Shard the Gradient, Scale the Model: Serverless Federated Aggregation via Gradient Partitioning
New technique shards gradients to fit any model within 10GB memory limit.
Federated learning aggregation on serverless platforms has hit a hard scalability ceiling: existing architectures like lambda-FL and LIFL partition clients across aggregators, but each aggregator must hold the complete model gradient in memory. When gradients exceed the per-function memory limit—10 GB on AWS Lambda—aggregation becomes infeasible regardless of tree depth or branching factor.
Amine Barrak's GradsSharding instead partitions the gradient tensor into M shards, each averaged independently by a serverless function that receives contributions from all clients. Because FedAvg averaging is element-wise, this produces bit-identical results to tree-based approaches, so model accuracy is invariant by construction. Per-function memory is bounded at O(|θ|/M), independent of client count, enabling aggregation of arbitrarily large models. Evaluations against lambda-FL and LIFL across model sizes from 43 MB to 5 GB show a cost crossover at approximately 500 MB gradient size, 2.7x cost reduction at VGG-16 scale, and that GradsSharding is the only architecture that remains deployable beyond the serverless memory ceiling.

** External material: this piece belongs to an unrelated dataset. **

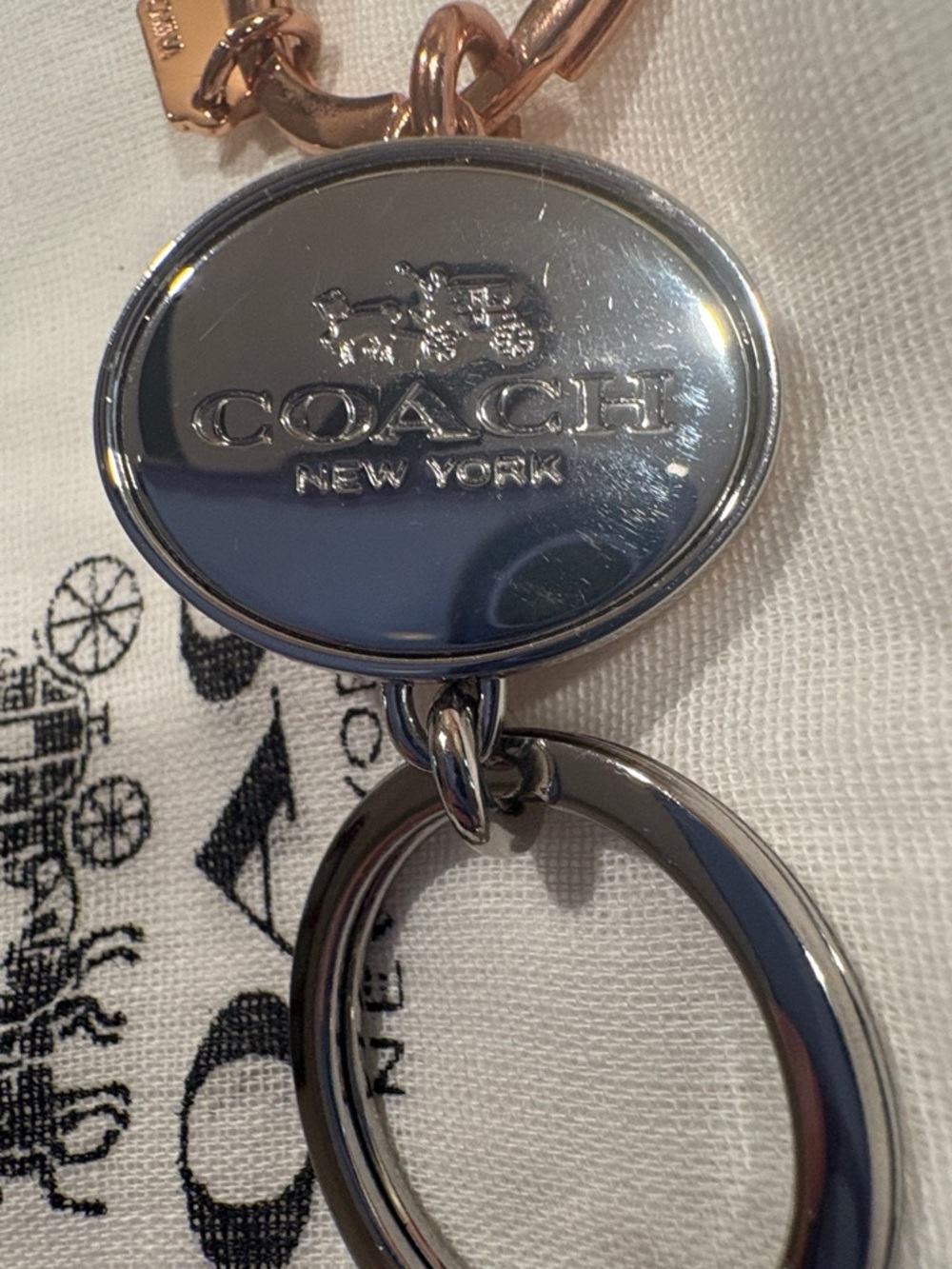 NWOT Coach Two-Tone Turnlock Valet Key Fob - Rose Gold & Silver - Picture 3 of 11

- GradsSharding partitions gradients into M shards, each averaged independently by a serverless function
- Per-function memory is O(|θ|/M), independent of client count, enabling arbitrarily large models
- Achieves 2.7x cost reduction at VGG-16 scale and is the only architecture deployable beyond 10GB memory limit
Why It Matters
Enables federated learning on massive models using cost-effective serverless infrastructure, removing a key scalability bottleneck.